Mobbed by photographers and greeted by police, faded ex-rocker Gary Glitter arrived in Britain on Friday at the end of a four-day odyssey after being deported from Vietnam for molesting children.
Glitter’s lawyer quickly declared that he had been unfairly convicted and announced the singer’s intention to clear his name.
London seemed to be the last place Glitter, 64, wanted to be, but his native country was also apparently his only choice. After he was released from a Vietnamese prison Tuesday, Glitter headed first to Thailand, where he was told he was not welcome. He then tried Hong Kong with the same result, and was sent back to Bangkok.
The Thais had not changed their minds. By Thursday, airlines and authorities alike appeared to be running out of patience and dispatched him to London’s Heathrow Airport.
He emerged from this last flight wearing a white T-shirt and a baseball cap.
In his 1970s heyday, Glitter performed in shiny jumpsuits, silver platform shoes and bouffant wigs. He sold 18 million records and recorded a string of British top-10 hits.
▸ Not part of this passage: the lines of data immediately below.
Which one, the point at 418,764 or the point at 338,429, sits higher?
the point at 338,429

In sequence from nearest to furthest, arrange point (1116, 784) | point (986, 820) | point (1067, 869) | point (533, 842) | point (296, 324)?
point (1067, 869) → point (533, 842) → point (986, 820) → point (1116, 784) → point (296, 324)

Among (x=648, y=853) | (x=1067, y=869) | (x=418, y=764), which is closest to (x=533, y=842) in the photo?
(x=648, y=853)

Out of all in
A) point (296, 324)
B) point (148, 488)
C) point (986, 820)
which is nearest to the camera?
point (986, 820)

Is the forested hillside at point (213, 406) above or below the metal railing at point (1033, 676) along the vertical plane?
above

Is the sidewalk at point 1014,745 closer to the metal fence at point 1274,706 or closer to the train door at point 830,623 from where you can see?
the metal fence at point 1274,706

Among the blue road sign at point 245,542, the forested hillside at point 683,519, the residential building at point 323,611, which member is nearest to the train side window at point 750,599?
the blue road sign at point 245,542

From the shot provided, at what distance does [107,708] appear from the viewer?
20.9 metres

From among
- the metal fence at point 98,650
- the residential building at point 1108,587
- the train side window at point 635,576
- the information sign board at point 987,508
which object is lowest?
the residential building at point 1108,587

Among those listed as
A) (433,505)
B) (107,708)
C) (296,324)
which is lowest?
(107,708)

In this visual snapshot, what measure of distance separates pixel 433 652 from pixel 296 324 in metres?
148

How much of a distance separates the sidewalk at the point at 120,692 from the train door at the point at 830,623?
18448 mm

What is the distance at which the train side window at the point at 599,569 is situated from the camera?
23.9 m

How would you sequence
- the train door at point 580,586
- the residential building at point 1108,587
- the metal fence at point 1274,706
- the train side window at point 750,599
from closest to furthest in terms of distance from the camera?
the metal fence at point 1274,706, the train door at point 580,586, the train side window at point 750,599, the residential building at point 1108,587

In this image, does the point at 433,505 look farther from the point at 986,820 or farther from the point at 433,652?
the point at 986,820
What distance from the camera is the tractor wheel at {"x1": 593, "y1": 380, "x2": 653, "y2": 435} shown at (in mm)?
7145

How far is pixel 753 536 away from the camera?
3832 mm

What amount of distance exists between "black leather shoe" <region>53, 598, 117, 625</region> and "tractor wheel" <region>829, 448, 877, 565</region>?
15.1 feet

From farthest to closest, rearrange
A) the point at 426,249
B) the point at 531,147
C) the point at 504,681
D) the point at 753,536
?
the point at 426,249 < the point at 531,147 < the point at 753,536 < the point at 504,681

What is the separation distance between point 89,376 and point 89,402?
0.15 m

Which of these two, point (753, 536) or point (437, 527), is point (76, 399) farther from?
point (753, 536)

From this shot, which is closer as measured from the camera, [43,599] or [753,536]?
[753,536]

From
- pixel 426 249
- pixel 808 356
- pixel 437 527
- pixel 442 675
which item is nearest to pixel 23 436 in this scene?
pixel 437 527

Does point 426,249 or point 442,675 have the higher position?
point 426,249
At Heathrow on Friday, Glitter was whisked through immigration.
At a nearby courthouse his lawyer David Corker said the court ordered Glitter to sign onto Britain’s sex offenders registry in the next three days.
Corker said the former rock star, whose real name is Paul Francis Gadd, was “pleased” to be back in Britain, because he would have a chance to clear his name.
“He tells me that his trial in Vietnam ... was a travesty of justice,” Corker told reporters. “Mr. Gadd wants through me to say to you that he did not commit the offenses he was convicted of in Vietnam.”
Glitter was convicted in Vietnam of committing “obscene acts with children” — offenses involving girls aged 10 and 11. He had a previous conviction in Britain for possessing child pornography.
In 2002, he was traced to Cambodia, where he lived for about six months before Cambodian officials learned his identity from the British press. He was kicked out.
In November 2005, Vietnamese police began a criminal investigation against him for alleged lewd acts with a minor. At least five girls gave statements to police about their sexual involvement with Glitter, who denied the allegations. Glitter was convicted in March 2006.
During his time in prison in Vietnam, Glitter had talked about reviving his musical career. Since he was released Tuesday, no one has heard him so much as hum his best known hit, “Rock and Roll (Part 1&2).”